ОТРЫВОК ИЗ ИСТОЧНИКА:

|---|

Posted 28 мая 2013, 11:03
Published 28 мая 2013, 11:03
Modified 31 марта, 18:57
Updated 31 марта, 18:57
Взаимоотношения столицы и провинции – бездонная тема практически для любой страны. Взаимоотношения столицы и «покоривших» ее талантливых провинциалов – одна из наиболее интересных ее «подтем». С корреспондентом «Росбалта» беседует писатель Захар Прилепин, уроженец деревни Ильинка Скопинского района Рязанской области.
- Захар, вы сейчас в Москве живете?
- Нет, я живу в деревне со своей семьей, в Москве бываю наездами.
- А друзья-москвичи у вас есть?
Да, друзья-москвичи у меня, конечно, есть. Сергей Шаргунов, Дмитрий Быков. А вот Олег Кашин – не москвич. Мои друзья - самые разные люди. Все же большая часть людей, которые мне в Москве любопытны – не москвичи.
- Как вы воспринимаете москвичей?

|---|

МАТЕРИАЛ:
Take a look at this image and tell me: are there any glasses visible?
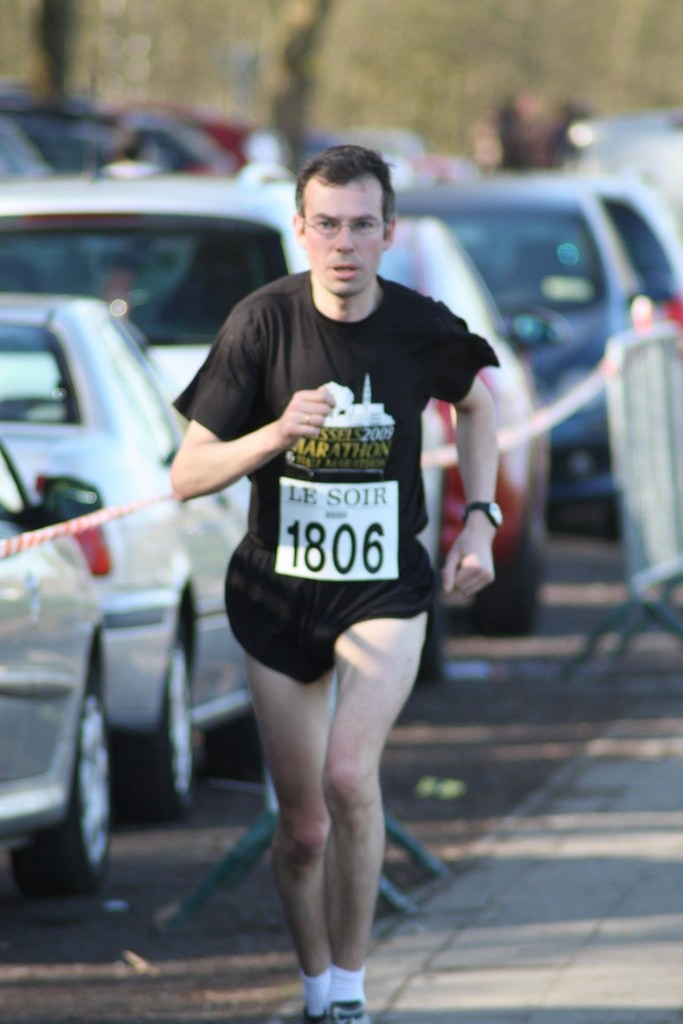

|---|

ЗАДАНИЯ:
1) Почему Захар Прилепин, по его словам из интервью, бывает в Москве только наездами?
2) Перечислите всех людей, которых интервью с Захаром Прилепиным называет по имени и фамилии.
3) Продолжите интервью с Захаром Прилепиным: напишите его ответ на последний вопрос корреспондента.

ОТВЕТЫ К ЗАДАНИЯМ:
1) Он живёт не в Москве, а в деревне со своей семьёй.

2) Захар Прилепин, Сергей Шаргунов, Дмитрий Быков, Олег Кашин.

3)
- Значит, так: повторять забитые истины, что москвичи торопливы, суетливы и неприветливы, - не самая обязательная вещь. Тем не менее, я это, конечно же, скажу. Потому что в любом европейском городе, будь то Париж, Берлин или Копенгаген, когда ты останавливаешься на улице и чувствуешь, что потерялся, ты подходишь к любому человеку, говоришь ему: «Я потерялся, помоги мне». И он выходит из машины, оставляет на время своих четверых детей на заднем сиденье, смотрит карту и пытается понять, где твоя гостиница. Совершенно нормальная модель поведения для любого человека в любой стране мира.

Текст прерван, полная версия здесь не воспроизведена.